A research resource for cross-model Unicode-centric tokenization, \*frozen embedding\* LMs, and experimentation on the emergence of semantics and modular model fusion.



\## About This Repository



This repo provides:



\- Scripts, notebooks, and raw files for construction and benchmarking of \*Unicode-based tokenizers\* with n-gram/Wikipedia statistical enrichment,

\- Precomputed, \*\*L2-normalized, frozen embedding matrices\*\* (for direct plug-in as nn.Embedding),

\- Tools for building hybrid vocabularies (Unicode + bigram/trigram extensions + SOTA token string intersection),

\- Live benchmarking and visualization pipelines (SOTA vs custom models, t-SNE, BLEU/MMLU/ARC),

\- \*\*HuggingFace Hub\*\* integration, with all resources.



---



\## 📊 Benchmarks \& Research Notebooks

\*\*\_tokenizer-benchmarking-t-sne.ipynb\*\*



— Visualizes token/embedding distribution via t-SNE, comparing BVV tokenizers with SOTA baselines.



\*\*\_models\_benchmarking.py, \_models\_benchmarking.plot.ipynb, \_models\_benchmarking.code.ipynb\*\*



— Scripts and notebooks to benchmark models (BLEU, MMLU, ARC) using these tokenizers \& embeddings versus SOTA tokenizers.



\*\*\_n-gramms-from-wiki.ipynb\*\*



— Extraction of frequent n-grams from Wikipedia to fill Unicode private ranges, enriching token coverage.



\*\*\_tokenizer-builder-\*.ipynb\*\*



— Complete construction logic for each tokenizer/embedding variant.



\## 🗂️ File Structure

\### File/Notebook	Purpose

\_tokenizer-benchmarking-t-sne.ipynb	- t-SNE visualizations of token space and embedding overlap



\_n-gramms-from-wiki.ipynb	- Extracting n-grams for vocab extension



\_n-gramms-2-3-4-5.txt (etc)	- Precomputed n-gram lists (for reproducible vocab)



\_n-gramms-intersection.txt	- Common token strings across SOTA tokenizers



\_tokenizer-builder-\*	- Jupyter code for building each tokenizer/embedding set



\_models\_benchmarking.\*	- Benchmark scripts, plots, example use in LM evaluation



normalized\_embeddings\_weights.pt	- Main embedding matrix for each tokenizer version





\## Tokenizer and Embedding Variants



\### 1. \[bvv241-2-3]

\- \*\*Unicode plane\*\* (0–65535): All single Unicode codepoints (monograms).
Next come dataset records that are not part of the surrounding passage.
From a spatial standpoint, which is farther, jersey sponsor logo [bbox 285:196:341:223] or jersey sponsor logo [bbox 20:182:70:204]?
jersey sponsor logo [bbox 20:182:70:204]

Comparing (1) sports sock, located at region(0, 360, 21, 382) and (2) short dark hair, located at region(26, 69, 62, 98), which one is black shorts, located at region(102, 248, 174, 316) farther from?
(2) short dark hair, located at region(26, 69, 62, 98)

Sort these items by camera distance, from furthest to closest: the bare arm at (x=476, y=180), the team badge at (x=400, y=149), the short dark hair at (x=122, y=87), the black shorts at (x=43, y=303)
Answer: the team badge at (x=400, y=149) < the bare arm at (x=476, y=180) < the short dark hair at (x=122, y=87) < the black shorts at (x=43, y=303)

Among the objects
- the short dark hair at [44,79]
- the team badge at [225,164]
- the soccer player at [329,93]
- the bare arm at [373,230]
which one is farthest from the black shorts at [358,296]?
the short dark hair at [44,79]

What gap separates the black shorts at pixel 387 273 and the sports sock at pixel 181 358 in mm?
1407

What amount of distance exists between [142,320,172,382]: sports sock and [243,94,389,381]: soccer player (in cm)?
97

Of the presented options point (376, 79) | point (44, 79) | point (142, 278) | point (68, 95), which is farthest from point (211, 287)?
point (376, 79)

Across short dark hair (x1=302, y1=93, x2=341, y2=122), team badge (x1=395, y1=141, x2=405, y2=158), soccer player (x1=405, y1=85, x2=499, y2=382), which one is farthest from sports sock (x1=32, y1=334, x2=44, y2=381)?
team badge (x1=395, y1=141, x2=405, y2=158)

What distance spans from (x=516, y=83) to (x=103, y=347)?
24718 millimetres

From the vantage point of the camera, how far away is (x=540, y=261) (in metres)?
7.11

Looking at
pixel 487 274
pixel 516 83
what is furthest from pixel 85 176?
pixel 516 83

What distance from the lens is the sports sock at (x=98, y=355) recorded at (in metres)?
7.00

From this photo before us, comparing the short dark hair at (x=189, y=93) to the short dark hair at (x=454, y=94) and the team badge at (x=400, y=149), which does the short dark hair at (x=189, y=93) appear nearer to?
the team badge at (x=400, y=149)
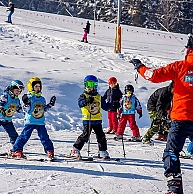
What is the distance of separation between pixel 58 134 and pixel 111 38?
72.2ft

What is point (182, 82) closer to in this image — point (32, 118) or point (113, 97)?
point (32, 118)

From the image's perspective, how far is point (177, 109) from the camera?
489 cm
\- \*\*Private/unused Unicode ranges\*\*: Wikipedia bigrams/trigrams.

\- \*\*Vocabulary\*\*: 65,536 tokens; \*\*Embedding\*\*: 1024-dim, L2-normalized, frozen (\*\*no semantics\*\*).

\- Suitable for: \*Baseline Unicode LM research, non-semantic embedding experiments.\*



\### 2. \[bvv241-max]

\- \*\*Unicode monograms\*\* + bigrams/trigrams + \*intersection of token strings\* across SOTA models (o200k\_base, cl100k\_base, Mistral-Nemo, DeepSeek-R1, etc).

\- \*\*Vocabulary\*\*: 131,072 tokens; \*\*Embedding\*\*: 1024-dim, frozen.

\- Suitable for: \*Unified tokenizer/embedding research; plug-and-play fusion across SOTA models.\*



\### 3. \[bvv241-nemo]

\- Vocabulary of Mistral-Nemo SOTA model with frozen \*surface-level\* (non-semantic) embeddings.

\- \*\*Vocabulary\*\*: 131,072; \*\*Embedding\*\*: 1024-dim, frozen.

\- Suitable for: \*Direct Mistral-Nemo token/embedding comparison.\*



\### 4. \[bvv241-abs]

\- As `bvv241-max`, but \*\*embedding size 4096\*\*.

\- Suitable for: \*Experiments on scaling embedding space.\*



\*\*All embedding matrices:\*\* L2-normalized, \*fixed/frozen\*, contain \*\*no semantic information\*\*.



\## ⚗️ Research Scope \& Scientific Context

\## Purpose:



These resources enable:



Investigation into semantic emergence when training transformers with fixed, non-semantic ("surface-level") embeddings.



Plug-and-play modular/MoE experiments: plug-in new "experts" or fuse LMs trained with different tokenizations, since embeddings are structurally identical and fixed.



Exploration of Unicode-standardized, reproducible vocabularies for multilingual and cross-model pipelines.



Scientific novelty:



These embeddings are never trained, encode no semantic information, and are suitable for research into meaning arising solely in transformer layers above embedding.